Léon
"The trick is to find hapiness in the briefs gaps between desasters."
Eragon, Brisingr, Christopher Paolini
Léon est un hérisson semblable à tous les autres. Des piquants qui renferment ce cœur doux et soyeux. Un monde intérieur si bien protégé.
Il est brun, avec de beaux yeux ténébreux (sa maman disait "des yeux de velours", et tout le monde s'extasiait), et des piquants, qui, quand on le connaît, ne sont pas si menaçants.
Il promène sa truffe sur le sol. Pas de ver de terre par ici. Un simple crapaud qui peine entre les feuilles mortes.
Il tourne à droite, longe un mur, évite une zone éclairée, contourne un peuplier, happe un scarabée qui se promenait par là, s'arrête.
Un bruit a traversé la nuit. Un feulement. Un ennemi.
Une chatte bondit. Léon est sur son territoire. Il y a une gamelle de croquettes sur le rebord de la fenêtre. Il lui est déjà arrivé de manger ici.
D'ailleurs, comme autrefois, il a faim et aimerait profiter à nouveau de cette nourriture facile. Les temps sont durs et l'été trop sec l'a amaigri.
Enfin, les temps sont durs pour tout le monde. La chatte a faim aussi. Elle défend son territoire et sa nourriture. C'est son droit. C'est la vie.
Léon ne bouge plus. Il a faim et ne veut pas se battre. Il voudrait partager, mais évidemment, chats et hérissons ne se comprennent pas.
Il a dû faire un faux mouvement, ou avoir une pensée étrange qui s'est lue dans ses yeux. En tout cas, la chatte s'est sentie agressée.
Elle bondit. Ses griffes éraflent le museau de Léon. La faim l'a privé de ses réflexes.
Il se roule en boule, mais c'est trop tard. Il saigne. Le coup a été violent, il est profondément ouvert.
Finalement, lassée de cette forteresse piquante et imprenable, la chatte abandonne la partie en crachant.
Léon s'enfuit. Ou plutôt : il essaie de s'enfuir. Une lumière s'est approchée, c'est elle qui a fait fuir la chatte. On l'attrape, on le capture, on l'emmène dans la lumière éblouissante.
Épuisé, malmené dans tous les sens, l'adrénaline l'oblige à garder les yeux ouverts, ses pauvres yeux de noctambule qui souffrent de cette blancheur trop vive.

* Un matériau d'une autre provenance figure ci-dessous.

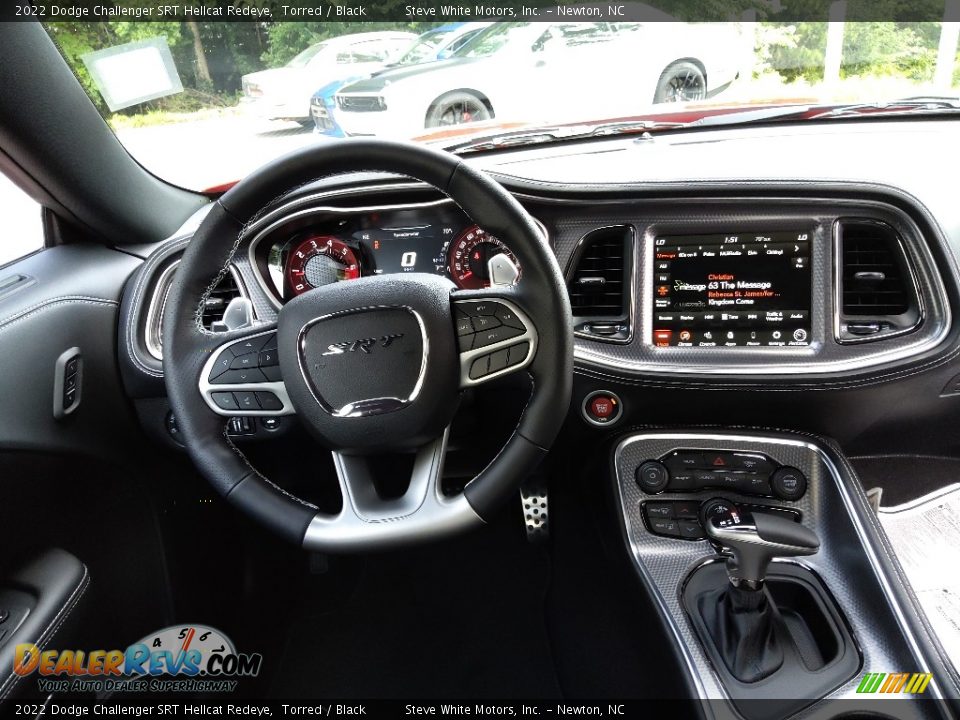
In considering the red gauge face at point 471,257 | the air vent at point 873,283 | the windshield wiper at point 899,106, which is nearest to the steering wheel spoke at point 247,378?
the red gauge face at point 471,257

On le pose quelque part. La surface est lisse, brillante, comme les flaques d'un printemps nouveau encore emmitouflé dans sa gangue de glace. Il glisse, dérape, s'arrête. C'est une torture. Le sol est trop dur pour y planter ses griffes. Il ne peut pas fuir. Il est prisonnier.
On approche quelque chose. C'est rond, c'est lisse, c'est brillant, c'est blanc, mais ça sent bon.
Léon boit goulûment ce lait qu'on lui offre. S'il avait su, il se serait battu beaucoup plus souvent avec la chatte, pour cette délicatesse qu'il n'a jamais connue depuis son enfance.
Sa maman lui manque. Ses frères, ses sœurs, même le voisin grincheux et les souris qui riaient comme des folles toute la journée et l'empêchaient de dormir, tout lui manque, et la nostalgie le tiraille.
Mais peut-être n'est-ce pas uniquement la nostalgie.
Peut-être ne souffre-t-il pas uniquement de ses souvenirs si beaux.
Il se tord sur la table.
Les souvenirs qui remontent le font pleurer.
Sacha, petite, qui lui mordille l'oreille. Ça fait mal, mais il ne pleure pas. Il est grand.
Constance, la grande Constance, et son air éberlué après s'être cognée à la racine qui avait poussé dans le toit, quand tout le monde dormait.
Théophile, endormi sur un tas de feuilles mortes.
Victoire, cette petite peste si attachante, même quand elle le réveillait en lui criant dans l'oreille.
Simon, balourd et empoté, le visage barbouillé de fraise.
Agathe, Agathe chérie, sa jumelle, son double.
Léon suffoque. C'est le lait. Le lait !
Les hérissons ne digèrent pas le lait de vache.
Ils pensaient le sauver.
Mais, même en pensant bien faire, ce sont Eux qui l'ont tué.